Apache Phoenix and UDFs

In one of the projects at work, we’ve been using Apache Phoenix, a SQL layer on top of HBase. It’s a pretty awesome system, though at the same time it’s been a some what frustrating experience given some of the issues that the documentation glosses over. The issues that we encountered where inconsistent use of secondary indexes and the lack of documentation around important functionalities such as User-Defined Functions (UDFs). Now I’ll be the first to admit that perhaps the documentation wasn’t necessarily bad, but it assumes sufficient working knowledge with Java and the Hadoop eco-system which we did not have when we started the project.
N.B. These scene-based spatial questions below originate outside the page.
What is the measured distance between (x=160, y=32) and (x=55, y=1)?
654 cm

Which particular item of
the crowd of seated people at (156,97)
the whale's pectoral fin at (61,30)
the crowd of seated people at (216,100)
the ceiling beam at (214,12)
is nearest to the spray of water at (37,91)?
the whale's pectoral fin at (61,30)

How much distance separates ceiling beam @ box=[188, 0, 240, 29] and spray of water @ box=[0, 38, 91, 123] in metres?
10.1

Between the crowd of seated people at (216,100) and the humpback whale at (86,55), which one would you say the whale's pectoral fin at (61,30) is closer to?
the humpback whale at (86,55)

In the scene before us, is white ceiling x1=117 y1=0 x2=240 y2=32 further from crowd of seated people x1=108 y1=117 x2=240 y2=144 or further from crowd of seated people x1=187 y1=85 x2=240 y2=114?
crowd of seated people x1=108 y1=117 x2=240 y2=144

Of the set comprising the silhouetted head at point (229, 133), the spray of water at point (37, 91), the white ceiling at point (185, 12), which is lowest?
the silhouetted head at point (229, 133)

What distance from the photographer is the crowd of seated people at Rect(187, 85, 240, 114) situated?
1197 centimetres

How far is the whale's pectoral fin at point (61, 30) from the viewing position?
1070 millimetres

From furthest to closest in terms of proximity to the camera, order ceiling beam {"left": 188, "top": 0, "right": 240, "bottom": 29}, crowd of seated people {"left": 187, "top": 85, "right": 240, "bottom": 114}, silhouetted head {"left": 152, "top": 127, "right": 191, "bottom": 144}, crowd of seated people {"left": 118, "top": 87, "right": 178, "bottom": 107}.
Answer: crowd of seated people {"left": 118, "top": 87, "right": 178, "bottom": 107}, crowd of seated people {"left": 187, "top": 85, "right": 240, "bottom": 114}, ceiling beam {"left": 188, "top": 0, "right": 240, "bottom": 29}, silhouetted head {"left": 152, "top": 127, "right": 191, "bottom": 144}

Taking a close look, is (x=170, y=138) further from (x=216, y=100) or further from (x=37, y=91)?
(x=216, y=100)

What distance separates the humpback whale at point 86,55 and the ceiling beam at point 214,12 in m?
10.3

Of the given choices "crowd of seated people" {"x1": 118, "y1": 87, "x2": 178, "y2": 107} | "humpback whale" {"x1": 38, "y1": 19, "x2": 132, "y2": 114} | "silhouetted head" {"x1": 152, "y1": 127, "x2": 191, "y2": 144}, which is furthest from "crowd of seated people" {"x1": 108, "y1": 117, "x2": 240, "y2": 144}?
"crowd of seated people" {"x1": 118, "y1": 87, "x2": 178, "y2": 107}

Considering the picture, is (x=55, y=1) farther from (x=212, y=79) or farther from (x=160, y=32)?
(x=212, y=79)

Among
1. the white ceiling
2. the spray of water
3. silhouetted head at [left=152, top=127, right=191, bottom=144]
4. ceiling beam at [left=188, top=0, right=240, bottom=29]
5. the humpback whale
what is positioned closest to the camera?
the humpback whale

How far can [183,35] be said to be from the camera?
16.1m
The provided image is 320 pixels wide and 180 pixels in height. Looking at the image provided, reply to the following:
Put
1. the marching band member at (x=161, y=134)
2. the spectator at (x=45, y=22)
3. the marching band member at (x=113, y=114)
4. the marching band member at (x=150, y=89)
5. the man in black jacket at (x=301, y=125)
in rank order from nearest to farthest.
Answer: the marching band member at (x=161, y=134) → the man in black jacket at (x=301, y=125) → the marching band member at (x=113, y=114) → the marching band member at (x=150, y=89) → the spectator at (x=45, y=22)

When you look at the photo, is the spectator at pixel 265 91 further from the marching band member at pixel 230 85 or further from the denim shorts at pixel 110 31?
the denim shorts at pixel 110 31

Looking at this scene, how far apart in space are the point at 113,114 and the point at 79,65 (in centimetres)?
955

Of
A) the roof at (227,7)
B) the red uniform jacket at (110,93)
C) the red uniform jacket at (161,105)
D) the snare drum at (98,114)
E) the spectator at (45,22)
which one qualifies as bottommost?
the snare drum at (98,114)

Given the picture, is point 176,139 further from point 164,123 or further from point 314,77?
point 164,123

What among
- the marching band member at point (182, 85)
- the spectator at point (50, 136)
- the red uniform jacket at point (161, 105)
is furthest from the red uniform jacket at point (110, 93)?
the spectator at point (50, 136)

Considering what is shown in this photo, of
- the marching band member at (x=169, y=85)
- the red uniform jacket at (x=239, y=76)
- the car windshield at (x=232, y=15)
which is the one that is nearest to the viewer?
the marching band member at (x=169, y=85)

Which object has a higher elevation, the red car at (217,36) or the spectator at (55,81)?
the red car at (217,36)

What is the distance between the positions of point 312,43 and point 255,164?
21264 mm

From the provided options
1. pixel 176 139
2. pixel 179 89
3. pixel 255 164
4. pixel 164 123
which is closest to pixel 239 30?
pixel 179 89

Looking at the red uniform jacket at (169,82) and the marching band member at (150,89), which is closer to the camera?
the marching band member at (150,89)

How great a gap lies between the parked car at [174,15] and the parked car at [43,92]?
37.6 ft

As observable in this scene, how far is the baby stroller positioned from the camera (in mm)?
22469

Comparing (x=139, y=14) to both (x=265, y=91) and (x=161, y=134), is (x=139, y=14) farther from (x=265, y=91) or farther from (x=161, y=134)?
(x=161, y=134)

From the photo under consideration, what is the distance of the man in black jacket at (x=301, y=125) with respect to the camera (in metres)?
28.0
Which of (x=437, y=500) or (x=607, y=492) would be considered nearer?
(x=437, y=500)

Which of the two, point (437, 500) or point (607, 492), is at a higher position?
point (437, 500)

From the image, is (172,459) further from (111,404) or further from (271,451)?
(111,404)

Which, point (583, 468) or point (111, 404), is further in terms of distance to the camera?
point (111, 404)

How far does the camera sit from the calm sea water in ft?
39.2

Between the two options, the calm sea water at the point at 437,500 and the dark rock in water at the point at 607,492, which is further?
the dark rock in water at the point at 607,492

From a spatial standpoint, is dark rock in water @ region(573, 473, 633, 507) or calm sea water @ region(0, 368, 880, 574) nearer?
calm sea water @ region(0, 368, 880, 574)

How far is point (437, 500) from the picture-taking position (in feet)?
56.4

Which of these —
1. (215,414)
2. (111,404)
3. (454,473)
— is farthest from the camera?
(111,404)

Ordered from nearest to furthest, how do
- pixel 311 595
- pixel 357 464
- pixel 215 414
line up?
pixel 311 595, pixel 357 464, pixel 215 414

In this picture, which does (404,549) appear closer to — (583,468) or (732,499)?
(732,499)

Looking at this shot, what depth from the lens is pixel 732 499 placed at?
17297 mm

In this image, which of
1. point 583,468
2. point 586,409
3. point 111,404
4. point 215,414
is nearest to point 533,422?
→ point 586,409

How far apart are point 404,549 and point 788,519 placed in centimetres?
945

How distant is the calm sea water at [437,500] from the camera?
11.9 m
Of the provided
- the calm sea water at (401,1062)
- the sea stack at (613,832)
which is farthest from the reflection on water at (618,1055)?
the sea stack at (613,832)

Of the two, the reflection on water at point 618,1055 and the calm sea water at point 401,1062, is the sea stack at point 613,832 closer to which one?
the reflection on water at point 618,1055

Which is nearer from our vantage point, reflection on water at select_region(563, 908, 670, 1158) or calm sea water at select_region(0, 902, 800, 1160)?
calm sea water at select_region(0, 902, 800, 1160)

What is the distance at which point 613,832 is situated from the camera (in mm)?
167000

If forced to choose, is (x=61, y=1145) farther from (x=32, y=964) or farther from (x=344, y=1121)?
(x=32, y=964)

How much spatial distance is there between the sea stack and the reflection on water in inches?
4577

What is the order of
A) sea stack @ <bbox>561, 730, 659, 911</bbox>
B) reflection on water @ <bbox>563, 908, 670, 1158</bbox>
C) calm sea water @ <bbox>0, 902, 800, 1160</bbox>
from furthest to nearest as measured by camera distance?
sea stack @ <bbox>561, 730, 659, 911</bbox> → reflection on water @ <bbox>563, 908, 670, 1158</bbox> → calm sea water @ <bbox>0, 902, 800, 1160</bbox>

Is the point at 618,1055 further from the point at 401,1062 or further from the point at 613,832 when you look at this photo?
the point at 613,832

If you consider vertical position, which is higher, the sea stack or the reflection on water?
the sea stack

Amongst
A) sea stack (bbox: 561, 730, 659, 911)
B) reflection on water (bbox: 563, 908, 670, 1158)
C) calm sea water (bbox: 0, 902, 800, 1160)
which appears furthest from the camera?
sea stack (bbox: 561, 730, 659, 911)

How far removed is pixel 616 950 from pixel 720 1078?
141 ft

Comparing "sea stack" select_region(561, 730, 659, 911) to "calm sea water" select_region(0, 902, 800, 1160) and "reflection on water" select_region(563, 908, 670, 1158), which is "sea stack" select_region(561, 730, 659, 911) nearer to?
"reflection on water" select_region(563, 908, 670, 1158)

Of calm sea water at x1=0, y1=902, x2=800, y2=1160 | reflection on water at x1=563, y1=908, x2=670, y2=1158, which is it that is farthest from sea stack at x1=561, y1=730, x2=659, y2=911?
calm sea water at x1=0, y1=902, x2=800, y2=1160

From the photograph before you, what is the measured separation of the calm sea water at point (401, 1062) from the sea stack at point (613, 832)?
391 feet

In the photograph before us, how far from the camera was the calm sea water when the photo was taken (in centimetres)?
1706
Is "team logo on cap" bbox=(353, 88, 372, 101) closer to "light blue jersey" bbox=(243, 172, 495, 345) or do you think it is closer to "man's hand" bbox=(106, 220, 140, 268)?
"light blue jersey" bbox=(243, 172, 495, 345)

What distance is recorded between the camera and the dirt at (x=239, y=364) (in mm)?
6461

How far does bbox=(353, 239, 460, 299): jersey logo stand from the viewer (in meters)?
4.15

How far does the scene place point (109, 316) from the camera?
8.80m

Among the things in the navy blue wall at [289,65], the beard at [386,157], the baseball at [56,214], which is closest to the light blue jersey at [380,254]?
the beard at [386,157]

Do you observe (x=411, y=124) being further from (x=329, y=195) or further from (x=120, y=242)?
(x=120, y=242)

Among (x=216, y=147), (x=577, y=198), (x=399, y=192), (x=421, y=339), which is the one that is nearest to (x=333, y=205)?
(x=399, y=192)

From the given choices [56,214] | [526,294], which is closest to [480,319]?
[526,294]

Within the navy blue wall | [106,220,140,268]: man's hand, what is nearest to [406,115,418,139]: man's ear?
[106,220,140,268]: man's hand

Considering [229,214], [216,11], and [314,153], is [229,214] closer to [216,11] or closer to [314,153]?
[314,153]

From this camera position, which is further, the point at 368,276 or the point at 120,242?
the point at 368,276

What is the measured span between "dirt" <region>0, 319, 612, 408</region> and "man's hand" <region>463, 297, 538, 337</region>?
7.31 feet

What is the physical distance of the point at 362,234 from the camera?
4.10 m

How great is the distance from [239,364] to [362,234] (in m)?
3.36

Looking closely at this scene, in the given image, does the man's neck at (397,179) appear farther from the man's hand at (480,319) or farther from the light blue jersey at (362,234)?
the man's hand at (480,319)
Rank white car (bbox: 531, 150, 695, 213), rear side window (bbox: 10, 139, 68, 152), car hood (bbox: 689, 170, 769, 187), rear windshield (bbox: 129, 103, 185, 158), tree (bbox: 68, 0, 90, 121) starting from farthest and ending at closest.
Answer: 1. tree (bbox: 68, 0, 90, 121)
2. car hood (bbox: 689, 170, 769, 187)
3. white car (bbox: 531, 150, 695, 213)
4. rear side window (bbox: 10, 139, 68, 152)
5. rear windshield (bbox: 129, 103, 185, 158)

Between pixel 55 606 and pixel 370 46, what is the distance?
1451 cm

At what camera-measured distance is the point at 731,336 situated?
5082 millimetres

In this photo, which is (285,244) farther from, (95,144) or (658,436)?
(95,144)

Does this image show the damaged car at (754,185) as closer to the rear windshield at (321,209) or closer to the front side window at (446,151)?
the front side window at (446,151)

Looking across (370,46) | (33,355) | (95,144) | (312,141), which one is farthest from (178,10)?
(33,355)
Thinking back on it, the success of platforms such as PHP or MongoDB despite everyone’s gripes about the systems is due to the fact that their documentation assumed nothing about a coder’s background and allowed coders of diverse backgrounds to get started with them, whereas systems such as HBase and Phoenix have lost out on user mindshare due to the fact that it’s significantly harder to get up and running. Now while this is mainly a gripe post, I hope that there’s sufficient information here to make your life a lot easier than mine was.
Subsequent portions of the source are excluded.